Currently, almost all regional operators are running legacy telco and IT solutions, including circuit switching, packet core, business support systems, operations support systems, and cloud adoption requires that they upgrade these. As such, cloud adoption requires investment not only in data centres and cloud infrastructure, but also in upgrading telco and IT application software.
“Stagnating CSP revenues in the region, coupled with concerns around financial impact, robustness and security have meant that cloud adoption in Africa remains constrained and limited to a few select countries and network operators,” explains Hamza. “This is where cloud can make the difference – even though it requires an initial investment, it will help telcos reduce operational expenditure and free up capital expenditure for new investments.”
According to John Abraham, Principal Analyst at Analysys Mason, CSPs that embark on the digital transformation journey are focused on both business and financial outcomes. From a technology perspective, this is driving CPSs to demand systems that are cloud-native compliant.
There are a couple of ways CSPs can make the best of public cloud. Increasing revenues or decreasing costs that includes using Network Function Virtualisation (NFV) architecture that enables telcos to virtualise some of the network elements. This allows telcos to optimise cloud computing resources, and introduce new services faster. CSPs looking to transform need to make use of the right solutions that are cloud-native, and fully support NFV and 5G architectures.
Hamza adds that CSPs can also divert some IT products and applications into the cloud. This enables telcos to decrease capital and operational expenditure by reducing data center power, private computing resources and required maintenance. Ensuring these applications are cloud native further enhances the benefits.
“Additionally, utilising Software-as-a-Service (SaaS) applications is especially useful to telcos as some offerings become commoditised. While not suited to all areas of operation within the organisation, there are a growing number of use cases where using the SaaS model can help CSPs reduce expenditure.”
Cloud compliance and security
The concept of hybrid cloud has also come to the fore in recent years, especially as more countries put in place regulations that govern where certain types of data can be stored and how it should be protected.
Hamza points out that even as the cloud becomes more secure, the endless race between cloud service providers, hackers and cybercriminals continues. Here, CSPs can either decide on encrypting their data in the cloud, or to go for a hybrid approach where data is kept in the private cloud while the processing engines, applications and products that utilise all this data resides in the public cloud.

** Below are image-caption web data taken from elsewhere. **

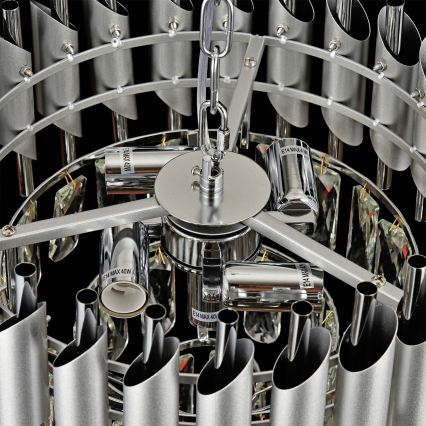 Brilagi - Plafonnière ECLIPSE 5xE14/10W/230V Ø 38 cm zilver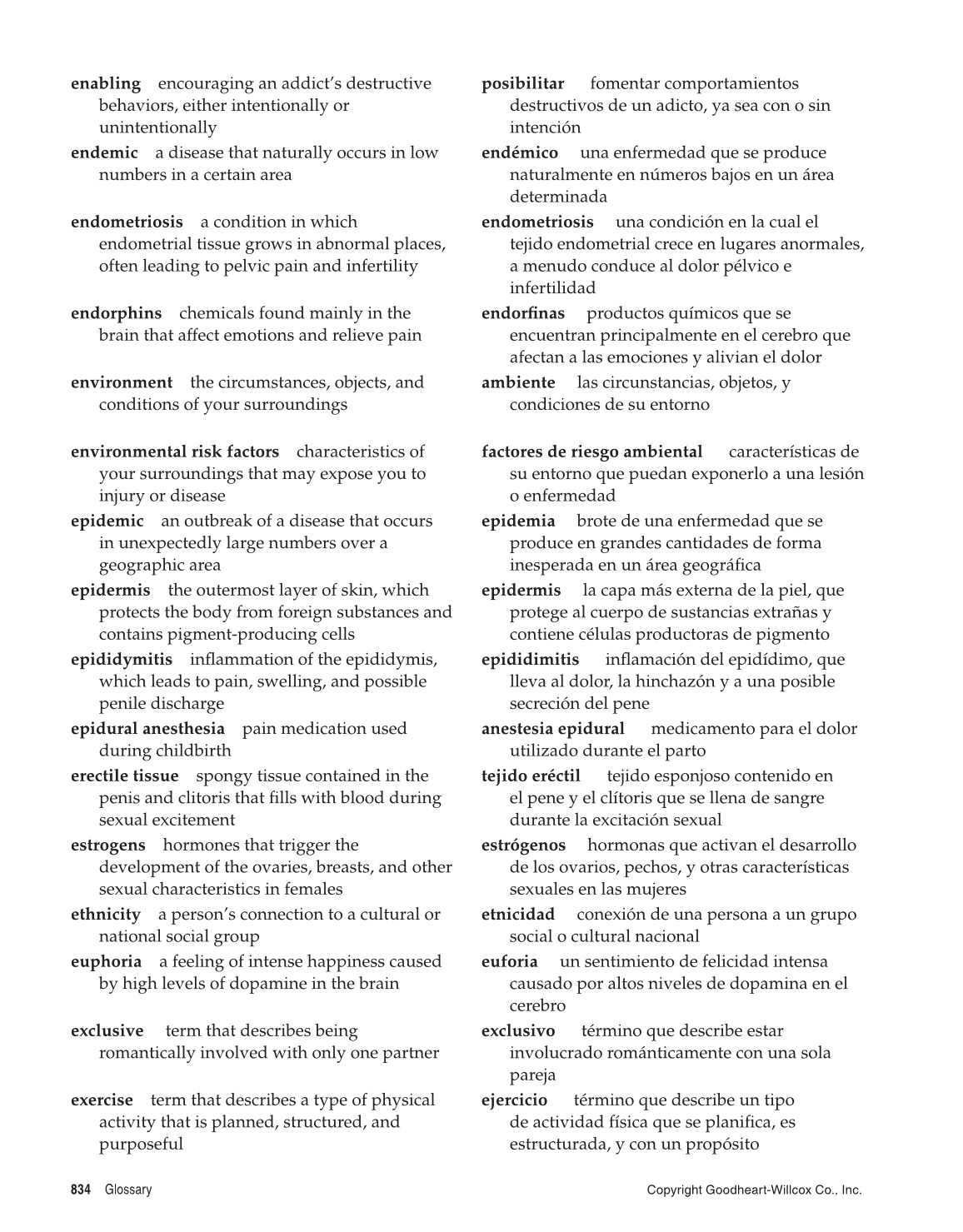 Comprehensive Health, 1st Edition page 834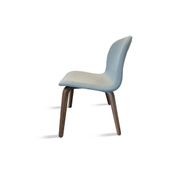 LOTTIE Lounge Chair - Walnut & Grey gallery detail image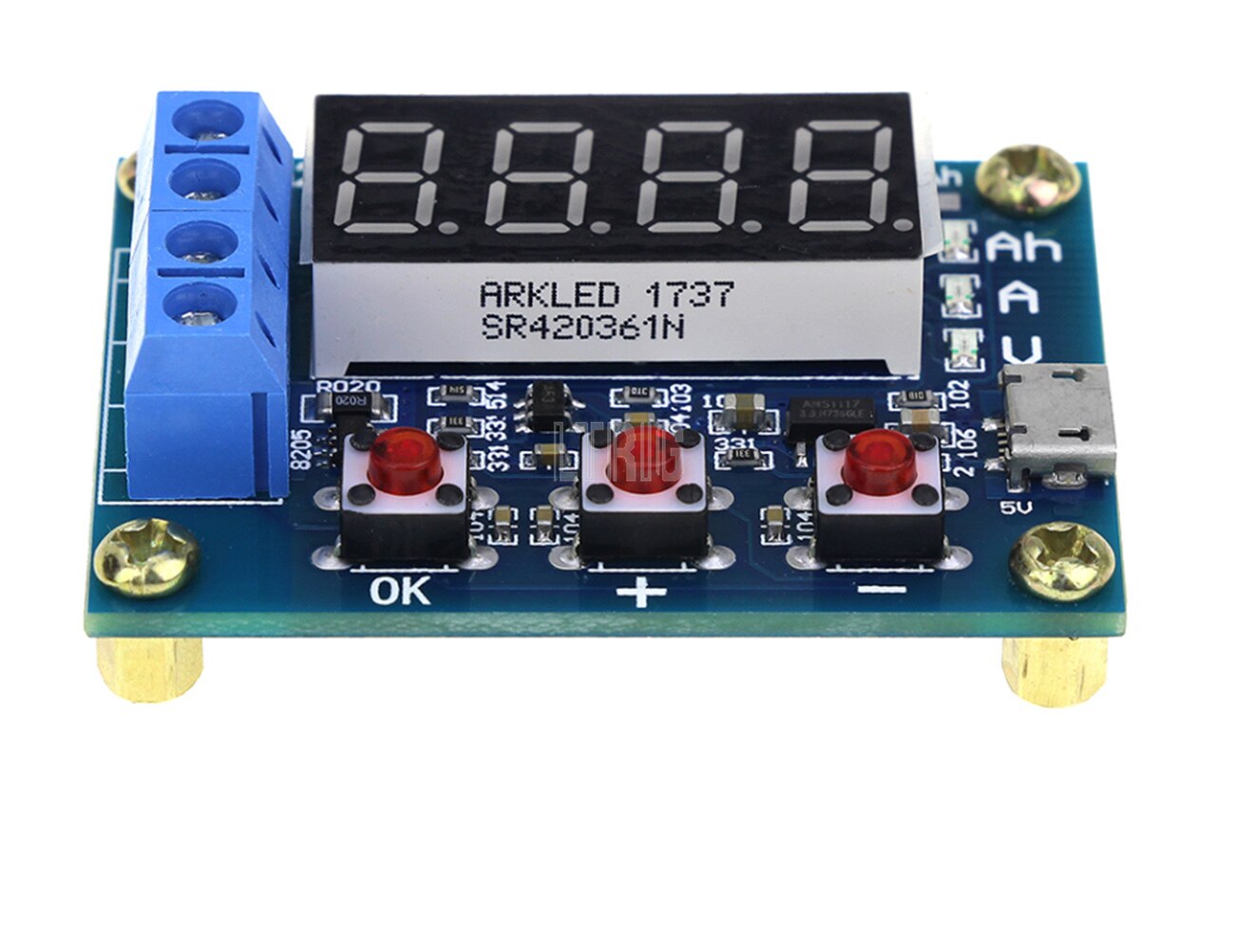 custom 1Pcs18650 li-ion lithium battery capacity tester + lead-acid resistance battery capacity discharge meter tester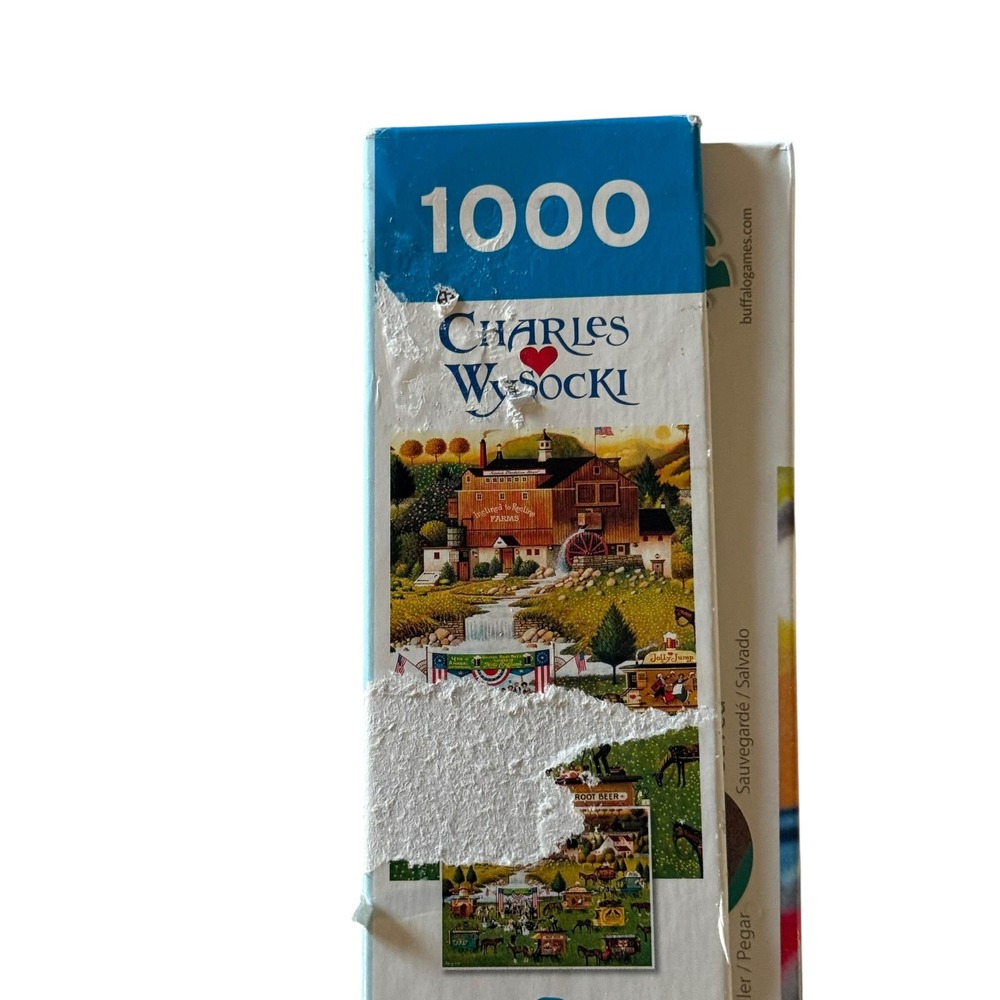 Buffalo Charles Wysocki Rally at Dandelion Mill 1000 Pc Puzzle UNCOUNTED - Picture 7 of 11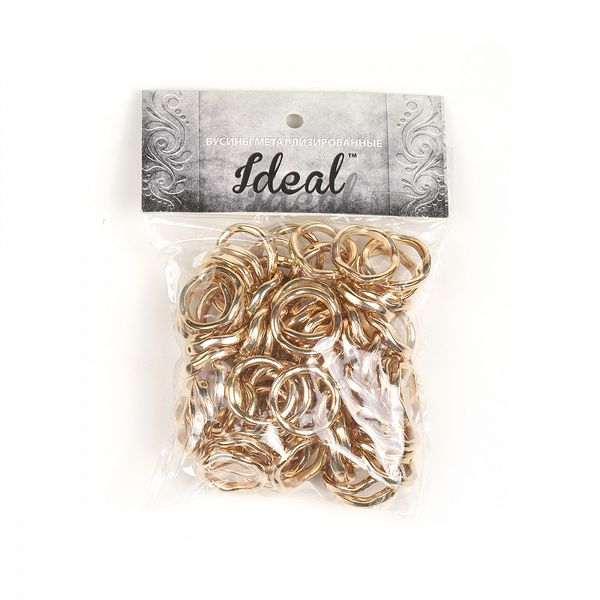 Бусины пластик под металл ⌀23 мм, 5021 цв.золото, 50 г, Ideal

Apart from compliance and security, telcos can use the public cloud to cater for peaks in demand for computing power, and then scale back as the need subsidies. Deployment models such as multi-cloud are also gaining in popularity.
Cloud is the future
According to the World Wide Worx Cloud Africa 2018 report, cloud computing is increasing in the economic hubs of South Africa, Kenya and Nigeria, with 74% of the South African companies surveyed increasing their cloud expenditure during 2017 and 80% of South African companies in 2018.
The bottom line is that cloud for CSPs is now capable of supporting increasing numbers of legacy technologies, and helping them quickly develop and deploy new products or services, while helping reduce costs. For most, it is only a matter of conducting a cost vs. benefits analysis, which many are busy with in order to decide their future path.
“Cloud is the future, and it is here to stay. It will become a commodity as more CSPs adopt it, further fuelling uptake, and those that don’t make the change quick enough will not be able to adopt new technologies or pursue new business opportunities, and end up losing market share,” concludes Hamza.